Por cima, a emergência de novas elites que fizeram a sua história à margem das lutas pela democratização do País. Por baixo, a presença multitudinária de trabalhadores e de homens em busca de oportunidades de vida, um capitalismo de faroeste que tem forçado, às vezes com sucesso, as portas de entrada da política, como neste Goiás de Carlinhos Cachoeira - personagem tão expressivo desse mundo quanto o foi, em Serra Pelada, o major Sebastião Curió -, espécie refinada de um gângster de bons modos e de bom gosto que parece saído de um romance de Scott Fitzgerald.
A natureza quasímoda do nosso sistema político - tradicional composição heteróclita do moderno com o atraso, este, no caso, representado pelas oligarquias tradicionais, filhas do nosso secular exclusivo agrário - torna-se ainda mais aberrante com a incorporação, como se tem apurado nas investigações em curso, dessa floração de um capitalismo sem lei, que, com métodos de máfia, se infiltra em grandes empresas, nas estruturas do Estado e do Ministério Público - lugar de origem da escalada política do senador Demóstenes Torres - e também na sede do Poder que representa a soberania popular.

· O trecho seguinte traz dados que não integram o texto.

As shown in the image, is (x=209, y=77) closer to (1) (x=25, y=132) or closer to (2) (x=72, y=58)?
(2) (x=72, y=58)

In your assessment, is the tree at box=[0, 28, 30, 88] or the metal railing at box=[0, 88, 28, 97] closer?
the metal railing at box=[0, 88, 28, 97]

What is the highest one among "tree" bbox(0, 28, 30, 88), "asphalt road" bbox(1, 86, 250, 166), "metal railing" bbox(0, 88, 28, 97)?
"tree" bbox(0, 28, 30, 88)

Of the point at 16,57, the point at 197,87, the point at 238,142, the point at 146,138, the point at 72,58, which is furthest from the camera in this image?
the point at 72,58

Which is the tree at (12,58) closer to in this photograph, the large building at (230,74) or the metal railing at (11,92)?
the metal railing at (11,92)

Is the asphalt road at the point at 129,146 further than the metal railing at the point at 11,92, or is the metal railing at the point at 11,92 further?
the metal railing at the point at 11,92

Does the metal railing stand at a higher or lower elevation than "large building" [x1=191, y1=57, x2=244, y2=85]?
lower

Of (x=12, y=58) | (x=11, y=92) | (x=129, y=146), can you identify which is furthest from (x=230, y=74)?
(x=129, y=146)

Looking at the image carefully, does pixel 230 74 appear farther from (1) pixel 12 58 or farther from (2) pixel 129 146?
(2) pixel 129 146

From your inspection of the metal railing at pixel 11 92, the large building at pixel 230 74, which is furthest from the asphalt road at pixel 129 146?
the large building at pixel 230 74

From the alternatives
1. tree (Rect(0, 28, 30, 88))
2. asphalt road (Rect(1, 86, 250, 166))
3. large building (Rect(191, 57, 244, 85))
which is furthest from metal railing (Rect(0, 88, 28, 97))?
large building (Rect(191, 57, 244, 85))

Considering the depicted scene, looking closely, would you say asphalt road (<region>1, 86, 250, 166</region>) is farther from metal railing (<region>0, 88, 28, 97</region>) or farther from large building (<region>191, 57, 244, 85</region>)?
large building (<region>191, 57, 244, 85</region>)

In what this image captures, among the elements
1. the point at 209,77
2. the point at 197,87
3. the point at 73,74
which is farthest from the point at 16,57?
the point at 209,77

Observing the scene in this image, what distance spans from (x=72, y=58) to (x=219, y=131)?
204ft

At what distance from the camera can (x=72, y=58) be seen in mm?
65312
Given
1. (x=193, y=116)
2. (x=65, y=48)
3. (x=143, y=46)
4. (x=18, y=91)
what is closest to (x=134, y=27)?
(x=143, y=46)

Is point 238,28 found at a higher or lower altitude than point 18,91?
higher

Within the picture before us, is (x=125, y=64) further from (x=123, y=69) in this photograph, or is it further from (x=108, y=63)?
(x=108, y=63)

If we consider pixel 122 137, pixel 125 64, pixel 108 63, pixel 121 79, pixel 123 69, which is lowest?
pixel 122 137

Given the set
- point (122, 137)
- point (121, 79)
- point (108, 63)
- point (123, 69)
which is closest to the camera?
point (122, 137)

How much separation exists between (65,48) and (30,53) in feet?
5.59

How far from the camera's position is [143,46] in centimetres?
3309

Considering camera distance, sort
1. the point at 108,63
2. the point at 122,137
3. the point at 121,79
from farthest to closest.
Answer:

As coisas humanas andam, e o seu andamento sinaliza, para o governo Dilma, o que talvez fosse ainda pouco visível para o seu antecessor: o presidencialismo de coalizão, na forma como vem sendo praticado, converteu-se numa política de alto risco para a democracia brasileira. O presidencialismo de coalizão, decerto, tem-se mostrado, entre nós, como uma via institucional adequada a fim de afiançar governabilidade, especialmente após a experiência frustrada do governo Collor, que se pretendeu pôr acima dos partidos. Mas a reiteração acrítica da sua prática, em particular no segundo mandato de Lula e na articulação da composição ministerial do governo Dilma, cuja montagem original não resistiu sequer a poucos meses de operação, não deixa mais dúvidas quanto à necessidade da revisão do seu modo de operação. O affaire Demóstenes-Cachoeira, com a CPI "do fim do mundo" ou sem ela, bem que pode ser a gota d"água.
Nessa forma de presidencialismo, a coalizão deve-se dar em torno de políticas, e não de interesses avulsos e fragmentados, como na nossa experiência atual, a qual, ao ratear benefícios e prebendas a granel, com a pretensão de garantir insulamento para a política decisionista e tecnocrática do Executivo, franqueia as estruturas do Estado à apropriação por parte de particularismos privatísticos, quando não do crime organizado por meio de redes de estilo mafioso.
A História contemporânea é farta em exemplos no sentido de mostrar que, por trás da projeção nacional dos Estados bem-sucedidos, há uma República, destino para o qual nos tangem os fatos, já desavindos com essa democracia de interesses que converteu a política num processo penal sem fim.